### PAGE
⟨
S3 is a fully managed service that is protected by the AWS global network security procedures
AWS handles basic security tasks like guest operating system (OS) and database patching, firewall configuration, and disaster recovery.

Security and compliance of S3 are assessed by third-party auditors as part of multiple AWS compliance programs including SOC, PCI DSS, HIPAA, etc.
S3 provides several other features to handle security, which are the customers’ responsibility.
S3 Encryption supports both data at rest and data in transit encryption.
- Data in transit encryption can be provided by enabling communication via SSL or using client-side encryption
- Data at rest encryption can be provided using Server Side or Client Side encryption
S3 permissions can be handled using
- IAM User Policies
- Resource-based policies which include Bucket policies, Bucket ACL, and Object ACL
- S3 Access Points

S3 Object Lock helps to store objects using a WORM model and can help prevent objects from being deleted or overwritten for a fixed amount of time or indefinitely.
S3 Access Points simplify data access for any AWS service or customer application that stores data in S3.
S3 Versioning with MFA Delete can be enabled on a bucket to ensure that data in the bucket cannot be accidentally overwritten or deleted.

S3 Block Public Access provides controls across an entire AWS Account or at the individual S3 bucket level to ensure that objects never have public access, now and in the future.
S3 Access Analyzer monitors the access policies, ensuring that the policies provide only the intended access to your S3 resources.

S3 Encryption

S3 allows the protection of data in transit by enabling communication via SSL or using client-side encryption

S3 provides data-at-rest encryption using
- Server-Side Encryption: S3 handles the encryption
  - SSE-S3
    - S3 handles the encryption and decryption using S3 managed keys
  - SSE-KMS
    - S3 handles the encryption and decryption using keys managed through AWS KMS.
  - SSE-C
    - S3 handles the encryption and decryption using keys managed and provided by the Customer.
- Client Side Encryption: Customer handles the encryption
  - CSE-CMK
    - Customer handles the encryption and decryption using keys managed through AWS KMS.
  - Client-side Master Key
    - Customer handles the encryption and decryption using keys managed by them.

S3 Permissions

Refer blog post @ S3 Permissions

S3 Object Lock

S3 Object Lock helps to store objects using a write-once-read-many (WORM) model.

can help prevent objects from being deleted or overwritten for a fixed amount of time or indefinitely.
⟩
### WRITTEN PROBLEM 1
On the S3 security page, who handles encryption and decryption under SSE-C, and whose keys are used?
### WRITTEN PROBLEM 2
Pick up the S3 security page where it stops and write the next part.
The records have nothing to do with this work.

### Records of spatial reasoning questions
⟨
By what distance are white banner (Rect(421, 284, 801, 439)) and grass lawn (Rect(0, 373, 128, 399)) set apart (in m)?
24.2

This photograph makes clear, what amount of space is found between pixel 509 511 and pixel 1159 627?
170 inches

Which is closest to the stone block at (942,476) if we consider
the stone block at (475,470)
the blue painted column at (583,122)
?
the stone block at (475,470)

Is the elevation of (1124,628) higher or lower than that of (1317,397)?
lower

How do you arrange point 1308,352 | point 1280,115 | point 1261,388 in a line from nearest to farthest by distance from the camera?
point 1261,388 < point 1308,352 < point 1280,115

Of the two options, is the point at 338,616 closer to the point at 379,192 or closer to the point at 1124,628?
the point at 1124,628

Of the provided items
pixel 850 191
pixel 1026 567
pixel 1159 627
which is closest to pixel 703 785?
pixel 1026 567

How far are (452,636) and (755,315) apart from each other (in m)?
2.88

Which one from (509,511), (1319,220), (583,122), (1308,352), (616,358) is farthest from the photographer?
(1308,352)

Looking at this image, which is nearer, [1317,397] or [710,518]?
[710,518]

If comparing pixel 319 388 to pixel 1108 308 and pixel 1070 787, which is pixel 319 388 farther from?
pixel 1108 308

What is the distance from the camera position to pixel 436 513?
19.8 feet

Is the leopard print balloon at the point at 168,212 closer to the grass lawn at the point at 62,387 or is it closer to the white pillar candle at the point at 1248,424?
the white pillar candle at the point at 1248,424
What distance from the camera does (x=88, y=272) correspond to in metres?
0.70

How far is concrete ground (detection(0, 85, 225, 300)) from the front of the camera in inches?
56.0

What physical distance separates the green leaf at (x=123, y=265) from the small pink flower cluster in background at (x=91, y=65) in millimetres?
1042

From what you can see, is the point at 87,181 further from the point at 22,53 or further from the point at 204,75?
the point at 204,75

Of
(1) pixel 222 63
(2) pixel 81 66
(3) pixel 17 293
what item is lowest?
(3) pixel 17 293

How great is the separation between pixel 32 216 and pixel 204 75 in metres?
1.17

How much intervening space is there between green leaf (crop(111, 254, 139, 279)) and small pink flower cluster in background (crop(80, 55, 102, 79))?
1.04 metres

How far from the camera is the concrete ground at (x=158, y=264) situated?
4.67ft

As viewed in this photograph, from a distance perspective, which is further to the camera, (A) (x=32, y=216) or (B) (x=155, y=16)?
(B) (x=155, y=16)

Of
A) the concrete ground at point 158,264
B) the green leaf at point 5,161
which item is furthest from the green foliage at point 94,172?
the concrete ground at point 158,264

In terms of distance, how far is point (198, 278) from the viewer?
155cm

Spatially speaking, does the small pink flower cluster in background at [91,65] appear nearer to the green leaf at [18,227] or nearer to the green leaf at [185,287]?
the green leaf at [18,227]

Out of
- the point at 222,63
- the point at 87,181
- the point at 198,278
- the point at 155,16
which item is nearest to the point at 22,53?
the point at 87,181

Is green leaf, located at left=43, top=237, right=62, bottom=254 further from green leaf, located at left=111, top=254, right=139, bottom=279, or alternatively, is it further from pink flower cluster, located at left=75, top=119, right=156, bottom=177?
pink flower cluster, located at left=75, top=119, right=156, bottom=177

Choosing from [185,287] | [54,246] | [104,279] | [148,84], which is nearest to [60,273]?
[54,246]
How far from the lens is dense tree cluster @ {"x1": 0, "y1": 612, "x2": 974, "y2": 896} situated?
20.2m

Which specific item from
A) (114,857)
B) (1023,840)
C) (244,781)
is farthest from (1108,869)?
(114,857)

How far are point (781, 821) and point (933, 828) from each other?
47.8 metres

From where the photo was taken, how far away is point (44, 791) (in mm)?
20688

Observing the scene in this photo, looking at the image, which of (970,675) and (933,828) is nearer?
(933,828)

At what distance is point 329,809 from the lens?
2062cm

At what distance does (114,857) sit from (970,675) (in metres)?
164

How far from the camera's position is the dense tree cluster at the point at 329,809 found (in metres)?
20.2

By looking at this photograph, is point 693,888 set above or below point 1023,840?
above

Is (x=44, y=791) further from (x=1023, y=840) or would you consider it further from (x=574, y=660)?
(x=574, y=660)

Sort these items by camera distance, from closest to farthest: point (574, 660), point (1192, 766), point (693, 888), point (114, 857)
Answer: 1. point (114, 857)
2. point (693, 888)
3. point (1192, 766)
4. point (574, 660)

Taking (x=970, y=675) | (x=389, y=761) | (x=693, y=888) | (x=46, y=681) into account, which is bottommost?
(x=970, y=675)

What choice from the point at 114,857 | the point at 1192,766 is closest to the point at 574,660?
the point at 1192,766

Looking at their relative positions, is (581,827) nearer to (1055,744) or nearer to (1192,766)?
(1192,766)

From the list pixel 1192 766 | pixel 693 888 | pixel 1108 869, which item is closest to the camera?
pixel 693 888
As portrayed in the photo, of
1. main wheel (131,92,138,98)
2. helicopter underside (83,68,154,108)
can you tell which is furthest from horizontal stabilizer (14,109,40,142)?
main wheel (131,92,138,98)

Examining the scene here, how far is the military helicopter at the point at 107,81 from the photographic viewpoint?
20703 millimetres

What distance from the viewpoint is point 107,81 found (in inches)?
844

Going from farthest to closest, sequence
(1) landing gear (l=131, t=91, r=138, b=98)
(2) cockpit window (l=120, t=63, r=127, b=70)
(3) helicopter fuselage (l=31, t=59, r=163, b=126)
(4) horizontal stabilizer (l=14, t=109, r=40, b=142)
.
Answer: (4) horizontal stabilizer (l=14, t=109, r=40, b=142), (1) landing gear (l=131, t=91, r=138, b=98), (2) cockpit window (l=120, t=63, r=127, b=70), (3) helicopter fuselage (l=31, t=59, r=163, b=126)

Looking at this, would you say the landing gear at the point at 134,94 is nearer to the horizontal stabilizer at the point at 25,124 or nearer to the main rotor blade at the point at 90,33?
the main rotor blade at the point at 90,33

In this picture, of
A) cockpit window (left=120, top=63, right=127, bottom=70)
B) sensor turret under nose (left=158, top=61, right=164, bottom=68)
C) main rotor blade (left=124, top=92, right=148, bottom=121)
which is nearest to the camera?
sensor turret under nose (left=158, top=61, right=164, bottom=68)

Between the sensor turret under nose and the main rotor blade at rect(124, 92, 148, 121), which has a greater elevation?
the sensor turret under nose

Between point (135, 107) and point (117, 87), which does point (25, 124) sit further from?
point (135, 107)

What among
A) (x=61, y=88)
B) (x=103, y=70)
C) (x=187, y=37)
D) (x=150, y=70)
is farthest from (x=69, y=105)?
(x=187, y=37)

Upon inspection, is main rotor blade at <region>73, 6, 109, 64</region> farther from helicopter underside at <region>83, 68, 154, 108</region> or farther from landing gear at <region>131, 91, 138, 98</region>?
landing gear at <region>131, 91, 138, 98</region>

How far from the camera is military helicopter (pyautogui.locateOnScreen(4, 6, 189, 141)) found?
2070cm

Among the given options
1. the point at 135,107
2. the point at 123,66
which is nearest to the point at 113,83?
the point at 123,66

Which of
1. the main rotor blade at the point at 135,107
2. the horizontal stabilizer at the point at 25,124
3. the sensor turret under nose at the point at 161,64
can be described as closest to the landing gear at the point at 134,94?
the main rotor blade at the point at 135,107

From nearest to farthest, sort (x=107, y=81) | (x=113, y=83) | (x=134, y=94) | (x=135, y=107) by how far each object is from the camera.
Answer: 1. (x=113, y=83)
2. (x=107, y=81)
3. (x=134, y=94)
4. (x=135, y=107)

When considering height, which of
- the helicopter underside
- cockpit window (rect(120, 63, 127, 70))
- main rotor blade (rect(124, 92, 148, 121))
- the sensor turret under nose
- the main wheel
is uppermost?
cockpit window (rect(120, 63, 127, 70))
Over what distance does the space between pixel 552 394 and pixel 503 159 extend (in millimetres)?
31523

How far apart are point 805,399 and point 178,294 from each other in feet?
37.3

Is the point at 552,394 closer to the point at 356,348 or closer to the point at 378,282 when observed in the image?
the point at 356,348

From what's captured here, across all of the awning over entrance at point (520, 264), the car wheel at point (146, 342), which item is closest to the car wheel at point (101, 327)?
⟩
### WRITTEN RESPONSE 1
S3 handles the encryption and decryption, using keys managed and provided by the customer.

### WRITTEN RESPONSE 2
can help meet regulatory requirements that require WORM storage or add an extra layer of protection against object changes and deletion.
can be enabled only for new buckets and works only in versioned buckets.

provides two retention modes that apply different levels of protection to the objects
- Governance mode
  - Users can’t overwrite or delete an object version or alter its lock settings unless they have special permissions.
  - Objects can be protected from being deleted by most users, but some users can be granted permission to alter the retention settings or delete the object if necessary.
  - Can be used to test retention-period settings before creating a compliance-mode retention period.
- Compliance mode
  - A protected object version can’t be overwritten or deleted by any user, including the root user in the AWS account.
  - Object retention mode can’t be changed, and its retention period can’t be shortened.
  - Object versions can’t be overwritten or deleted for the duration of the retention period.

S3 Access Points

S3 access points simplify data access for any AWS service or customer application that stores data in S3.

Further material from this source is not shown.